— START Source document —

Parents filled rows of metal chairs in the cinderblock Locke fire station Thursday night. They passed around forms they plan to present to school board members next Thursday to initiate hearings through the schools’ grievance procedure.

And they pledged a total of $28,500 to challenge the school board in court.

Many parents say West Rowan High and Middle schools could lose as much as 75 percent of their financial and volunteer support for athletic booster, ROTC, PTA and other organizations. That’s because most of that support comes from five wealthier, growing neighborhoods close to Salisbury that are affected by the plan. Those are Glen Heather, Hidden Hut, Homestead Hills, Summerfield and Windmill Ridge.

Parents criticized school board member Vick Bost — who was not at the meeting — for what they called a tactic to avoid public scrutiny of the redistricting plan. Bost, who holds the Salisbury seat on the board, said he solicited votes from other members before last Tuesday’s split vote for the plan. Because he met with other members individually and not as a group, such meetings and conversations are legal under state law. Other states, however, outlaw such private lobbying.

— END Source document —
— START Supplied records —

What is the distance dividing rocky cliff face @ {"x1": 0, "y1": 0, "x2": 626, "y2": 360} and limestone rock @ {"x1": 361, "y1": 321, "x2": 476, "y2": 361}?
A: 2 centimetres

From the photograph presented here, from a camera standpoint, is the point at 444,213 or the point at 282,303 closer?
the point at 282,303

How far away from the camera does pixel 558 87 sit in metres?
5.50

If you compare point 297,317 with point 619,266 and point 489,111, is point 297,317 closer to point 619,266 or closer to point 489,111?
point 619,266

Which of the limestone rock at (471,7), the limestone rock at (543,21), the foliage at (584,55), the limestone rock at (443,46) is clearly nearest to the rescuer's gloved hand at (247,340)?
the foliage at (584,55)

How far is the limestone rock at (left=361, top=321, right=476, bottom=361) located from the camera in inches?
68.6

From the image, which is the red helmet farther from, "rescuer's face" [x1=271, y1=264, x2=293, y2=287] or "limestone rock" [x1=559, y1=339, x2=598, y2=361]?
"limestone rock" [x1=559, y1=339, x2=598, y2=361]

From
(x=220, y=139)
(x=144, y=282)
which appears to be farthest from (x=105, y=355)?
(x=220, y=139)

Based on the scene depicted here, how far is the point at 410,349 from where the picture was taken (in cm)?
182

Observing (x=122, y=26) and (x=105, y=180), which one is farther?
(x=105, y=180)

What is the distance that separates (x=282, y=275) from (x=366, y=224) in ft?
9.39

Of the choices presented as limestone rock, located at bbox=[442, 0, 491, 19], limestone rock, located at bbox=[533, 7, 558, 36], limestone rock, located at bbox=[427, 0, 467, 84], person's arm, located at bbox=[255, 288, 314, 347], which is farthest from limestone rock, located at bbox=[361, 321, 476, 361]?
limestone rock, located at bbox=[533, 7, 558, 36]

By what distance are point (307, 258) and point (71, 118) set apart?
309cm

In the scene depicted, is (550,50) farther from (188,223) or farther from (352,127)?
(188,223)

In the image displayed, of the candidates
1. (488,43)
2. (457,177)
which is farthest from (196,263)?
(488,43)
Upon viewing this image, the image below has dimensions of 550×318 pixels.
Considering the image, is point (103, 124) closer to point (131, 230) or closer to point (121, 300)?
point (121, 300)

— END Supplied records —
— START Supplied records —

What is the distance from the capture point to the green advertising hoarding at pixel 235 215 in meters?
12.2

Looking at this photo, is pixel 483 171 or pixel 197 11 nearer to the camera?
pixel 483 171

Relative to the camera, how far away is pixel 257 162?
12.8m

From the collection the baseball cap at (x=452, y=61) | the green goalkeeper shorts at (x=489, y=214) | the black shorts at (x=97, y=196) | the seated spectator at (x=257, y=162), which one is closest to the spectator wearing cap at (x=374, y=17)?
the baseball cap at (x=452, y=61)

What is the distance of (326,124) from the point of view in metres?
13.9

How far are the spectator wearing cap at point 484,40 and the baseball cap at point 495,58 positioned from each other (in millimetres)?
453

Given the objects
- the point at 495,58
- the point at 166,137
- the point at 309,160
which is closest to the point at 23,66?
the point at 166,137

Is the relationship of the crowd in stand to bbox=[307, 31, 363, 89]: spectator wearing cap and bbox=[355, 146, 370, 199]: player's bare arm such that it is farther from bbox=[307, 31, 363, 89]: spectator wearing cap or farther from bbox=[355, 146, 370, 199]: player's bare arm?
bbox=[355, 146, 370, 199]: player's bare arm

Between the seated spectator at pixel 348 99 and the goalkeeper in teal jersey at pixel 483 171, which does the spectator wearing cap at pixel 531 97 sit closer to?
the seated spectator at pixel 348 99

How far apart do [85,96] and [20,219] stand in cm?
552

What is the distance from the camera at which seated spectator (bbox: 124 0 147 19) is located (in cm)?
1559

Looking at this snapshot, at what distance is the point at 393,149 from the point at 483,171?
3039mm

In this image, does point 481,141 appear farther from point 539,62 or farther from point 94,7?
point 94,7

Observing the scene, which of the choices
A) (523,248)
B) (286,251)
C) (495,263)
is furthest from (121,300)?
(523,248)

— END Supplied records —
— START Supplied records —

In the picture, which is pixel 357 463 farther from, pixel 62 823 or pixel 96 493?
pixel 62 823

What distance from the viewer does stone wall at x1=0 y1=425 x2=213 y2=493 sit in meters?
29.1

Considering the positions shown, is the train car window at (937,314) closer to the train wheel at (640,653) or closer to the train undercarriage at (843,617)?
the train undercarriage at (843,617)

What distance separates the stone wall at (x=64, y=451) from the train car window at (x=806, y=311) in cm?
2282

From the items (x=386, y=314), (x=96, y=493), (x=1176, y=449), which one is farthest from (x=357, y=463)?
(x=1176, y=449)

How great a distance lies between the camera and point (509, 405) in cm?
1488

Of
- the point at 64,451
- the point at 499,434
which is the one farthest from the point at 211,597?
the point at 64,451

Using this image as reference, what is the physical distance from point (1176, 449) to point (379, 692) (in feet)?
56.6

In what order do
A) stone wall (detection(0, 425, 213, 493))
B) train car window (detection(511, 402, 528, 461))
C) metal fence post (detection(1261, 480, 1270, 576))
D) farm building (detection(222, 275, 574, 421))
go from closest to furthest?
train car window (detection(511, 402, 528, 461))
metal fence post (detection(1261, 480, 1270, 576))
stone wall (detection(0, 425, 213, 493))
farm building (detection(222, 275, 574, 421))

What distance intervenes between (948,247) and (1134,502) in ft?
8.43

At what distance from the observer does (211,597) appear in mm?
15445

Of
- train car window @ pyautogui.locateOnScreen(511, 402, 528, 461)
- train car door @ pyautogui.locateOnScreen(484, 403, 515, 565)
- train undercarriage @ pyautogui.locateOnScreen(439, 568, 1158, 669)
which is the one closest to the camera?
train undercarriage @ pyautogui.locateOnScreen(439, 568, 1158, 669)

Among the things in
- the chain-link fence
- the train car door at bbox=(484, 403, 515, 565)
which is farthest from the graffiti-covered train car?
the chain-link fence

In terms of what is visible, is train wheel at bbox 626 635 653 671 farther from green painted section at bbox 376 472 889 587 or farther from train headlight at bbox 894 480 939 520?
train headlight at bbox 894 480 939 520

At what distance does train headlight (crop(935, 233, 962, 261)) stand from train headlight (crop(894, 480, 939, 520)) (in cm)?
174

— END Supplied records —

# [Work instructions]
1 > Name every neighborhood the redistricting article identifies as affected by the plan.
2 > Please condense the paragraph of the redistricting article beginning "Parents criticized school board member Vick Bost" into a shorter version that keeps its main facts.
3 > According to the redistricting article, how much money did parents pledge to challenge the school board in court?
The lines have no connection to the redistricting article.

# [Answers in order]
1 > Glen Heather, Hidden Hut, Homestead Hills, Summerfield, Windmill Ridge

2 > Parents faulted board member Vick Bost, who was absent from the meeting, for what they saw as a way to avoid public scrutiny of the redistricting plan. Bost, who holds the Salisbury seat, said he sought other members' votes individually before last Tuesday's split vote. Such one-on-one lobbying is legal under state law, though other states ban it.

3 > A total of $28,500.